Germanwings refused to pay compensation to Mr Pauels on the ground that the delay in the flight in question was due to damage to an aircraft tyre caused by a screw lying on the runway, circumstances which, it contends, must be regarded as extraordinary within the meaning of the EU regulation on air passenger rights and its obligation to pay compensation under that regulation as thereby excluded.
An air carrier is only required to compensate passengers for a delay of three hours or more where an aircraft tyre is damaged by a screw lying on the runway if it fails to prove that it deployed all means at its disposal for limiting the delay of the flight.
The Court clarified that an air carrier is not obliged to pay compensation to passengers if it is able to prove that the cancellation or delay in arrival of a flight equal to or in excess of three hours was caused by extraordinary circumstances which could not have been avoided even if all reasonable measures had been taken.
Where such circumstances do arise, that it adopted measures appropriate to the situation, deploying all its resources in terms of staff or equipment and the financial means at its disposal in order to avoid that situation from resulting in the cancellation or long delay of the flight in question, without the air carrier being required to make intolerable sacrifices in the light of the capacities of its undertaking at the relevant time.

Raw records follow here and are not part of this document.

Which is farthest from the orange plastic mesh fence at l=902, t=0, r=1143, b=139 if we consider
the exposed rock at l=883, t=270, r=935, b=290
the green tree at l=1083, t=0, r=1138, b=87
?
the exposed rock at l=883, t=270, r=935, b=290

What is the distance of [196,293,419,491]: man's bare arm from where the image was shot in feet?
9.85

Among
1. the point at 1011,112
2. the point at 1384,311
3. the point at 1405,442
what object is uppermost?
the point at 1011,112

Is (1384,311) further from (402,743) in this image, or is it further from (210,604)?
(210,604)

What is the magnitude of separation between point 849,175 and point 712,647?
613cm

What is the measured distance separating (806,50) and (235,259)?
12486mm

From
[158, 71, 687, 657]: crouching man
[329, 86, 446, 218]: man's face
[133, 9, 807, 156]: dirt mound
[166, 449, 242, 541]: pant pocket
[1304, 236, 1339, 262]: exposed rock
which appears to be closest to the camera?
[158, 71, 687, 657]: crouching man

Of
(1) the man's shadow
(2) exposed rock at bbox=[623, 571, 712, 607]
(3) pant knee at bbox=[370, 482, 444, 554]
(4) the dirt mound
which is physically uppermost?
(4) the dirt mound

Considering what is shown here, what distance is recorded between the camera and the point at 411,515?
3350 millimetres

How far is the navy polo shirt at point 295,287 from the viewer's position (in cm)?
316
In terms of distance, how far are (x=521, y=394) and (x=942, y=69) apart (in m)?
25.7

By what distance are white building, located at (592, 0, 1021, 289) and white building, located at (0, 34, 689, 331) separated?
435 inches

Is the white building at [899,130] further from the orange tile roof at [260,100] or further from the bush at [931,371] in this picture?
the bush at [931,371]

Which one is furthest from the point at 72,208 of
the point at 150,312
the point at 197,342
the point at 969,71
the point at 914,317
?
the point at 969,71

Case C-254/18, Syndicat des cadres de la sécurité intérieure v Premier ministre, ministre de l’Intérieur and ministre de l’Action et des Comptes publics (Union of home security forces personnel v Prime Minister, Home Affairs Minister and Minister of Public Accounts and Action)
Member state: France
Summary of the case:
A dispute arose between the Syndicat des cadres de la sécurité intérieure and the French authorities with regard to the reference period used to calculate the average weekly working time of active officials of the national police force. The French decree applicable to those officials provides that the weekly working time for each seven-day period, including overtime, may not exceed, on average, 48 hours in the course of a six-month period in a calendar year.
On 28 March 2017, the Syndicat des cadres de la sécurité intérieure brought proceedings before the Conseil d’État (Council of State, France) seeking the annulment of that provision. It argues that by using the calculation of the average weekly working time, a reference period expressed in six-month periods in the calendar year (fixed reference period), and not a six-month reference period the start and end of which change with the passage of time (rolling reference period), the aforementioned provision fails to comply with the rules set out in the directive concerning certain aspects of the organisation of working time, in particular the derogation under which Member States can extend the reference period up to six months.
The Conseil d’État asks the Court of Justice whether the provisions of the directive preclude the French legislation which lays down, for the purpose of calculating the average weekly working time, reference periods which start and end on fixed calendar dates, and not reference periods which are determined on a rolling basis.
The Court held that the Member States are free to determine reference periods in accordance with their chosen method, subject to respect for the objectives of that directive.
National legislation may lay down, for the purpose of calculating the average weekly working time, reference periods which start and end on fixed calendar dates provided that that legislation contains mechanisms which make it possible to ensure that the maximum average weekly working time of 48 hours is respected during each six-month period straddling two consecutive fixed reference periods.